Lundi, les prix du pétrole ont connu une forte hausse, dépassant temporairement les 80 dollars le baril, en raison des frappes américaines et israéliennes contre l'Iran, suscitant des craintes concernant une grave perturbation de l'offre mondiale.
À 01H45 GMT, le baril de Brent a grimpé de 5,15 % pour atteindre 76,62 dollars, après avoir ouvert avec une envolée spectaculaire de 13 % à 82 dollars. De son côté, le baril de WTI nord-américain s'est apprécié de 4,82 % pour se chiffrer à 70,24 dollars.
La référence internationale, le Brent, avait déjà intégré un risque géopolitique, s'établissant à 72 dollars vendredi, en nette augmentation par rapport aux 61 dollars observés au début de l'année.
Suite à l'attaque de deux navires au large des Émirats arabes unis et d'Oman dimanche, l'Organisation maritime internationale (OMI) a fortement conseillé aux compagnies maritimes d'éviter cette zone, où le coût des assurances a atteint des sommets.

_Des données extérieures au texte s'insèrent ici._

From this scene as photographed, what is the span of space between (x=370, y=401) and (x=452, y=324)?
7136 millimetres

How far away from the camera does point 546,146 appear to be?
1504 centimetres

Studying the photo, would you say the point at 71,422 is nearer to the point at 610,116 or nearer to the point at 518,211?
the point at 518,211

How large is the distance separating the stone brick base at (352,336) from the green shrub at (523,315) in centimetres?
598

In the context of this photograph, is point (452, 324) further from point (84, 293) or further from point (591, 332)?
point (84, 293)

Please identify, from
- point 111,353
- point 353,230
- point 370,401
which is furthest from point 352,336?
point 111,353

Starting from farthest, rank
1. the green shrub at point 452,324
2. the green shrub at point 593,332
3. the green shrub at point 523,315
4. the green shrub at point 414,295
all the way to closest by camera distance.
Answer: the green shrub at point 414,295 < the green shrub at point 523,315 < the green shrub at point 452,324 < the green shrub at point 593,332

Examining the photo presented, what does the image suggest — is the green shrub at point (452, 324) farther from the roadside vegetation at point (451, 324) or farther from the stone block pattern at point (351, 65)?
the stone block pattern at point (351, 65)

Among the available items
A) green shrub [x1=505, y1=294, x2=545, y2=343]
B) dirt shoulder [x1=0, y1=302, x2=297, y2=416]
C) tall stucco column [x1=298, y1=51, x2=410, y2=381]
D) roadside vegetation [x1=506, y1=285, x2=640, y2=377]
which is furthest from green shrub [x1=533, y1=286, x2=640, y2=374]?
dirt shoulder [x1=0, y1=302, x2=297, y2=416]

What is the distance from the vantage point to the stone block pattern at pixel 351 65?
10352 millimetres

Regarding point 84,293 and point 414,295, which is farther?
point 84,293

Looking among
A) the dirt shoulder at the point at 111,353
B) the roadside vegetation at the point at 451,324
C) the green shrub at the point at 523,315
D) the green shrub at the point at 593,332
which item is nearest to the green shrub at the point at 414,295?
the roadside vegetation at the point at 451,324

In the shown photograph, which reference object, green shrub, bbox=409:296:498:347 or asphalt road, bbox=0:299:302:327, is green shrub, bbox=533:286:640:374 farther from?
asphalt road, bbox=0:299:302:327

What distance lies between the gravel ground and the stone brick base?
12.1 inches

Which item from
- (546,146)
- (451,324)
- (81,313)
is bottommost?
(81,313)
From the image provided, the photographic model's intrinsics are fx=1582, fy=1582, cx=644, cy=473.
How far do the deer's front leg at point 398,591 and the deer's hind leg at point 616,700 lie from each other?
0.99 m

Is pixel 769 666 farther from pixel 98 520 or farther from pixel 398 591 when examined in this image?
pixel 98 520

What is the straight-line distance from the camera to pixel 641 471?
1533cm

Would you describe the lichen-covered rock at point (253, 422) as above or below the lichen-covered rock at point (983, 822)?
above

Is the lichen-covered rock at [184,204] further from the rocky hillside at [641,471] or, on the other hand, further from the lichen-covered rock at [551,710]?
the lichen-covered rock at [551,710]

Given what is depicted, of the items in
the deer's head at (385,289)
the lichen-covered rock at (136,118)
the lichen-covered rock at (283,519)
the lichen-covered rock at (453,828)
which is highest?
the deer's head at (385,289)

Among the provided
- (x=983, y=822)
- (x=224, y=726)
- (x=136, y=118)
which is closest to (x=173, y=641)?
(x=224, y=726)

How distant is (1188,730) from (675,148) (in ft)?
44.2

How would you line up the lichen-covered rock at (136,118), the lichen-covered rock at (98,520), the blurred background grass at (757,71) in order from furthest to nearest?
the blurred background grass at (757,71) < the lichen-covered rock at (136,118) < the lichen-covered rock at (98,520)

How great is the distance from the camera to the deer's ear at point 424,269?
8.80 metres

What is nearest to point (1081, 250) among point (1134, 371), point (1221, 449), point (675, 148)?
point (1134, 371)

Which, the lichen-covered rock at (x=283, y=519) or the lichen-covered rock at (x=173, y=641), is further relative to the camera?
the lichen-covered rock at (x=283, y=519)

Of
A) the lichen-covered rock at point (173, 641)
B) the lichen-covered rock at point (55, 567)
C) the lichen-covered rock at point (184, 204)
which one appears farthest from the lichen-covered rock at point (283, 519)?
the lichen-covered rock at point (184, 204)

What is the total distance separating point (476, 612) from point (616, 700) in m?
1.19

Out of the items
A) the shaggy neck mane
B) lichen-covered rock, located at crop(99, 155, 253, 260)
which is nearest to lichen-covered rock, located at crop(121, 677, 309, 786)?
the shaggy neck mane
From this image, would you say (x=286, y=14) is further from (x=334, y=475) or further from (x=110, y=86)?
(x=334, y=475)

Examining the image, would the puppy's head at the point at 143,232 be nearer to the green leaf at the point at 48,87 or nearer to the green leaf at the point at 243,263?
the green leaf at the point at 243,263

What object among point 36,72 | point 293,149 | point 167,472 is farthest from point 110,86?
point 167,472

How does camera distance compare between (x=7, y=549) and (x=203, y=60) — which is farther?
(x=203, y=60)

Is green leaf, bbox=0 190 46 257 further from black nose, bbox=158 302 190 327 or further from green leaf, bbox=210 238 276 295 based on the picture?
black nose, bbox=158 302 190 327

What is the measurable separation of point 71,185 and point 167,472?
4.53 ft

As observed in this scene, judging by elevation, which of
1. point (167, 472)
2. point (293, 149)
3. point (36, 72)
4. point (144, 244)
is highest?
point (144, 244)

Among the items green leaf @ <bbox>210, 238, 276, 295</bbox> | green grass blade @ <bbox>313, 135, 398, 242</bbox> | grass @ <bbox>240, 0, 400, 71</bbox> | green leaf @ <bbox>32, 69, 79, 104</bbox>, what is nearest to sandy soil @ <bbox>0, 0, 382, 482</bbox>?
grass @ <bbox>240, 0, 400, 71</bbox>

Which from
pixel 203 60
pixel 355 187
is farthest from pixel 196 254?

Les principales entreprises ont d'ores et déjà annoncé la suspension de leurs opérations dans le secteur.
Par conséquent, le transit maritime à travers le détroit d'Ormuz, par lequel transite environ 20 % de la consommation mondiale de pétrole - soit environ 20 millions de barils par jour - est de facto en suspens.
- Vers 100 dollars ? -
En théorie, les pays importateurs de pétrole disposent de réserves, avec des membres de l'OCDE qui se doivent de maintenir 90 jours de stock. Cependant, selon Eurasia Group, "en cas d'interruption prolongée des livraisons via Ormuz, le pétrole brut pourrait rapidement atteindre 100 dollars le baril, surtout si des attaques surviennent contre des installations pétrolières dans la région."
La dernière hausse significative des prix avait eu lieu au début de la guerre en Ukraine, provoquant une inflation durable avec l'augmentation concomitante des coûts du gaz.
Face à cette situation, l'Arabie saoudite, la Russie et six autres membres de l'alliance Opep+ ont décidé d'augmenter leurs quotas de production de 206 000 barils par jour pour le mois d'avril. Cependant, comme le remarque Charu Chanana de Saxo Markets, "même sans interruption totale de la production, cette situation pourrait maintenir les prix du pétrole et des fret à des niveaux élevés."
Des infrastructures alternatives pourraient, en effet, être mobilisées pour contourner les flux passant par le détroit; néanmoins, selon Jorge Leon de Rystad Energy, cela impliquerait une perte nette de 8 à 10 millions de barils d'offres.
L'Iran, qui produit environ 3,1 millions de barils par jour, est un acteur majeur sur le marché mondial, et des frappes sur ses infrastructures auraient des répercussions à long terme. En outre, les raffineurs chinois, qui s'approvisionnent principalement en pétrole iranien, sont particulièrement vulnérables à une éventuelle interruption des livraisons.
D'après l'Agence internationale de l'énergie, plus de 80 % du pétrole transitant par Ormuz est destiné aux marchés asiatiques. Les experts de TD Securities, cités par Bloomberg, soulignent que la perte d'une source de pétrole bon marché provenant d'Iran pourrait profiter à la Russie, à mesure que la demande s'oriente vers le pétrole de l'Oural.
- "Talon d'Achille" de Trump -
Michelle Brouhard, analyste chez Kpler, évoque que "le talon d'Achille du président américain Donald Trump est constitué par les prix pétroliers élevés". Elle insiste sur le fait que l'Iran pourrait vouloir maintenir ces prix élevés pour influencer l'électorat américain avant les élections de mi-mandat.
Enfin, les prix du gaz pourraient également être affectés, un cinquième du commerce mondial de gaz naturel liquéfié transitant aussi par Ormuz, en provenance principalement du Qatar. "Des dizaines" de pétroliers sont actuellement à proximité du détroit, et si la situation se stabilise, "ces navires pourraient rapidement reprendre leur approvisionnement sur le marché mondial", conclut Eurasia Group.